Questa opportunità di alta formazione nasce dalla volontà di contribuire alla creazione di competenze nuove, interdisciplinari, in grado di disegnare e gestire un futuro che sarà sempre più digitale, innovativo e tecnologico e, auspicabilmente, anche inclusivo, sostenibile e trasparente. I dati condivisi in rete, i dataset raccolti dalle organizzazioni e dagli enti, così come l’opportunità di crescita collettiva garantita dal corretto utilizzo di questi dati dovranno mettere sempre di più al centro la persona e le sue esigenze. Se così non fosse, se prevalesse l’aspetto tecnico e strettamente informatico, il rischio che si correrebbe sarebbe la creazione di ulteriori disuguaglianze sociali ed economiche. In quest’ottica antropocentrica, la persona è dunque alla base di qualunque processo ed è centrale l’attenzione all’umanizzazione della tecnologia e delle sue forme espressive.

«Nel nostro programma di Corporate Social Responsibility il supporto allo sviluppo dei talenti e delle competenze digitali occupa un ruolo fondamentale - ha dichiarato Eduardo Perone, Vice President Business Development Western Europe di Huawei - per questo collaboriamo con gli ecosistemi nazionali e regionali impegnati su questo fronte; siamo quindi entusiasti di annunciare l’accordo con Fondazione Torino Wireless e ICO Valley. Crediamo fortemente nella formula delle partnership pubblico-privato per stimolare l’innovazione sul territorio, la crescita delle competenze digitali e l’umanizzazione delle tecnologie».

«La scelta di ICO Valley di affidare a Torino Wireless la progettazione degli strumenti e dei servizi che animeranno il nostro Human Digital Hub è stata vincente e apprezziamo il fatto che una multinazionale del calibro di Huawei abbia deciso di investire nel progetto di alta formazione. L’attenzione che si è accesa sul nostro territorio e sulle attività da noi proposte non può che renderci orgogliosi delle scelte che sono state fatte e confermare la giusta direzione intrapresa», afferma Virginia Tiraboschi, Presidente del Comitato Promotore di ICO Valley. 

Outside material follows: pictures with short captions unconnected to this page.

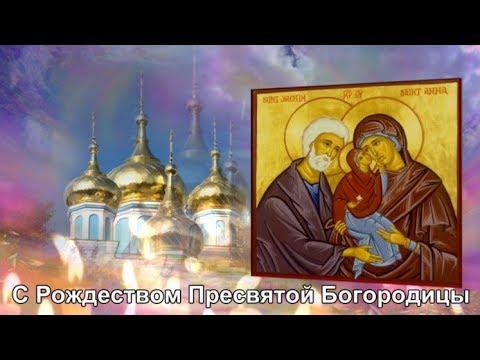 Рождество Пресвятой Богородицы.  Трио Элегия.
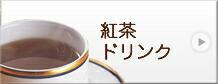 紅茶・ドリンク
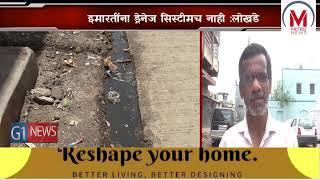 संजय नगरची दुरावस्थामनपाचा नाकर्तेपणा चव्हाट्यावरइमारतींना ड्रेनेज सिस्टीमच नाही :लोखंडे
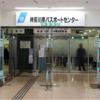 日本大通り駅から「神奈川県パスポートセンター 本所(横浜)」へのアクセス(行き方)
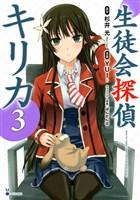 生徒会探偵キリカ 【コミック】(3)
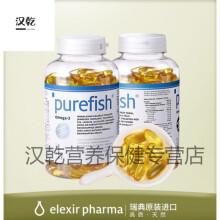 purefish挪威深海三文鱼鳕鱼油软胶囊omega-3中老年孕妇2件装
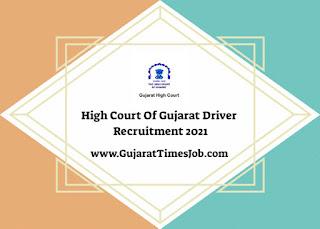 High Court Of Gujarat Driver Recruitment 2021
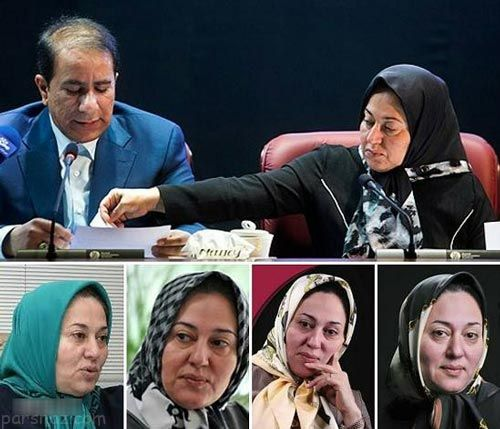 خودرو صورتی ثروتمندترین زن ایرانی +عکس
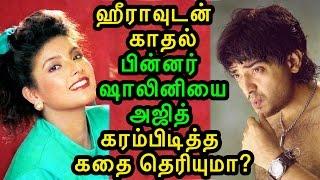 ஹீராவுடன் காதல் பின்னர் ஷாலினியை அஜித் கரம்பிடித்த கதை தெரியுமா? Tamil Cinema news |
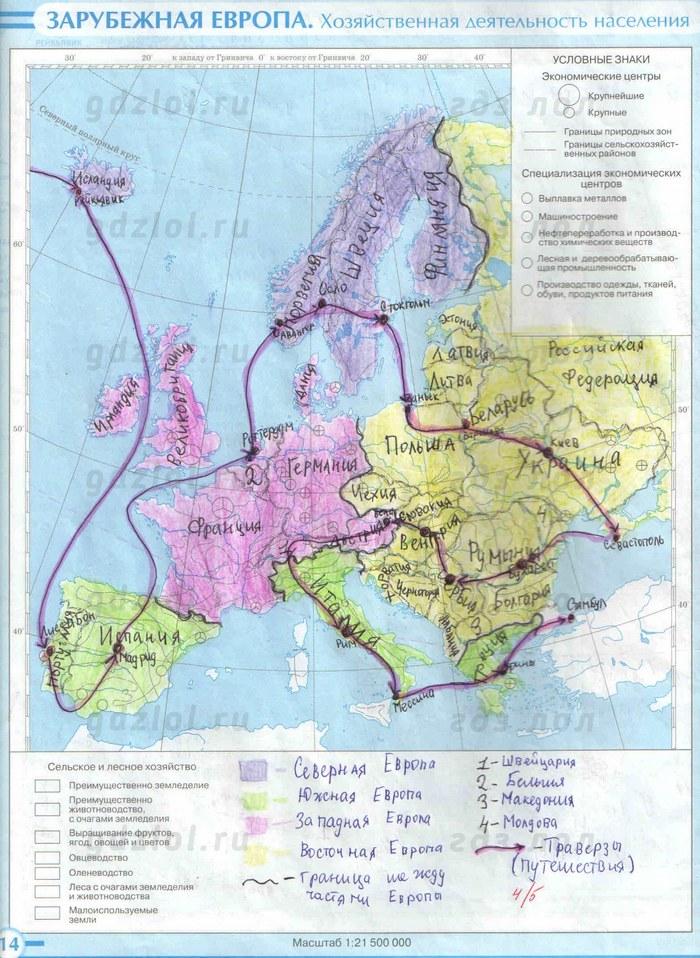гдз по географии 7 класс контурные карты кузнецов
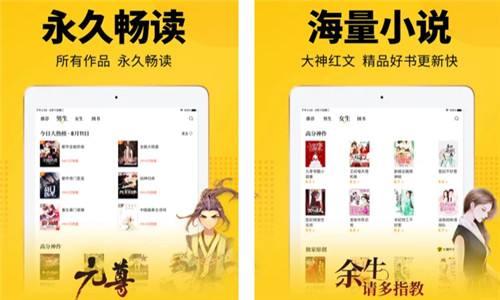 七猫小说免费版下载 七猫小说手机版下载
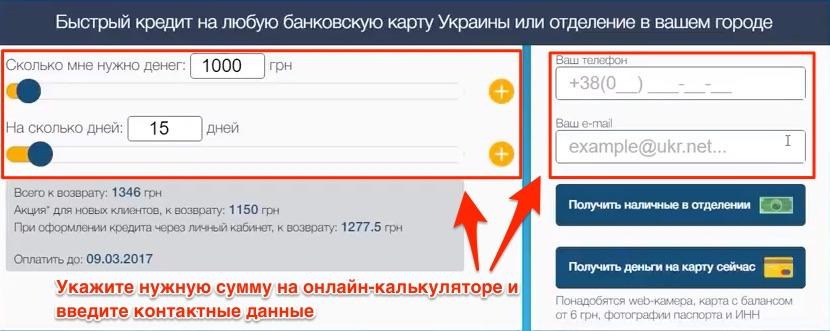 Мобильный кф-форекс валерий мартынов бинарные опционы
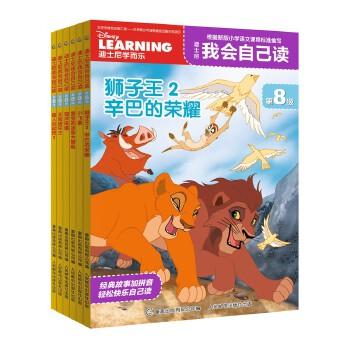 迪士尼我会自己读第8级 (1-6册) 全新理念阅读识字法,让孩子快速识字、独立阅读!多领域专家联手幼儿园一线老师给中国孩子量身打造!轻松阅读中认识学前核心400字!儿童阅读专家王林老师审定推荐!畅销300万册!千万妈妈口碑之选!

«Ivrea con il suo territorio ha gettato le basi dell’innovazione digitale a livello mondiale e ora continua a farlo formando le professionalità chiamate ad accompagnarci in una transizione epocale, che coinvolge il nostro rapporto con la tecnologia - sottolinea il Presidente della Regione Piemonte Alberto Cirio. Farlo con dei partner del livello di Huawei e di eccellenze come l’Università e il Politecnico di Torino è un’opportunità che testimonia la capacità attrattiva del nostro territorio che, accanto ad automotive, aerospazio e idrogeno, ha proprio nell’intelligenza artificiale uno dei pilastri strategici per lo sviluppo del Piemonte».

«La digitalizzazione è un fattore strategico per il futuro di ogni settore industriale ma troppo spesso ancora il tallone d'Achille delle nostre infinite PMI - ha precisato il Vice Ministro allo Sviluppo Economico Gilberto Pichetto - la pandemia ha inoltre fortemente evidenziato i benefici della digitalizzazione per la società e per l'economia, essendosi dimostrata indispensabile nel sostenere l'occupazione, la salute e l'educazione. È in questa prospettiva che il Ministero dello Sviluppo Economico sta lavorando a vari progetti proprio con l'obiettivo di tenere presente la realtà delle piccole e medie imprese e tenere conto dei territori meno agevolati che non hanno ancora preso parte a questa trasformazione. Non possiamo lasciare gap e divari, né all'interno dei paesi né a livello globale».